I would now like to introduce your host tor today, Mr. Steven Horwitz. Please begin, sir.
Steven Horwitz — Investor Relations
Thank you. Good afternoon and welcome to Coupa Software’s third quarter conference call. Joining me today are Rob Bernshteyn, Coupa’s CEO; and Tony Tiscornia, CFO.
Our remarks today include forward-looking statements about guidance and future results of operations, strategies, market size, products, competitive position and potential growth opportunities. Our actual results may be materially different. Forward-looking statements involve risks and uncertainties, and assumptions that are described in our most recently filed 10-Q. These forward-looking statements are based on our beliefs and assumptions today and we disclaim any obligation to update any forward-looking statements. If this call is replayed after today, the information presented may not contain current or accurate information.

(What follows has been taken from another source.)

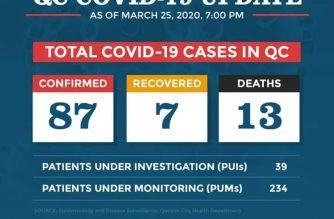 QC confirms 87 COVID-19 cases, 13 deaths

We also present both GAAP and non-GAAP financial measures. A reconciliation of certain of these measures is included in today’s earnings release, which you can find on our Investor Relations website. A replay of this call will also be available. Unless otherwise stated, growth comparisons are against the same period of the prior year.
With that, I will now turn the call over to Rob.
Rob Bernshteyn — Chief Executive Officer
Thanks, Steven. Welcome, everyone, and thanks once again for joining us. Let me start with a few financial highlights from our 51st quarter of execution as a business. We had strong performance, including 38% calculated billings growth and $186 million of total revenue. We also delivered a record profitability of $0.30 per share, representing 67% growth over last year and a $28 million of adjusted free cash flows for Q3, bringing us to $130 million on a trailing 12-month basis.
During the quarter, we continued to see strength in the enterprise segment with respect to large, strategic multi-year deals. We’re also firing on all cylinders in our mid-market segment with incredible growth and a very strong deal size momentum and we are seeing an increased level of prospect engagement, including a significant desire to return to in-person meetings, which we believe to be a very positive trend.
These results are all being driven by a massive push for digital transformation of the back office, resulting in widespread adoption of our comprehensive Business Spend Management platform by customers of all sizes and across many industries.
Companies that develop a sound strategy for this transformation and put in the work to see it implemented are seeing their status escalate. To capitalize on the digital transformation of the back office, we have a winning strategy based on the three waves of capturing all spend, optimizing every dollar through a suite synergy, and then amplifying community value.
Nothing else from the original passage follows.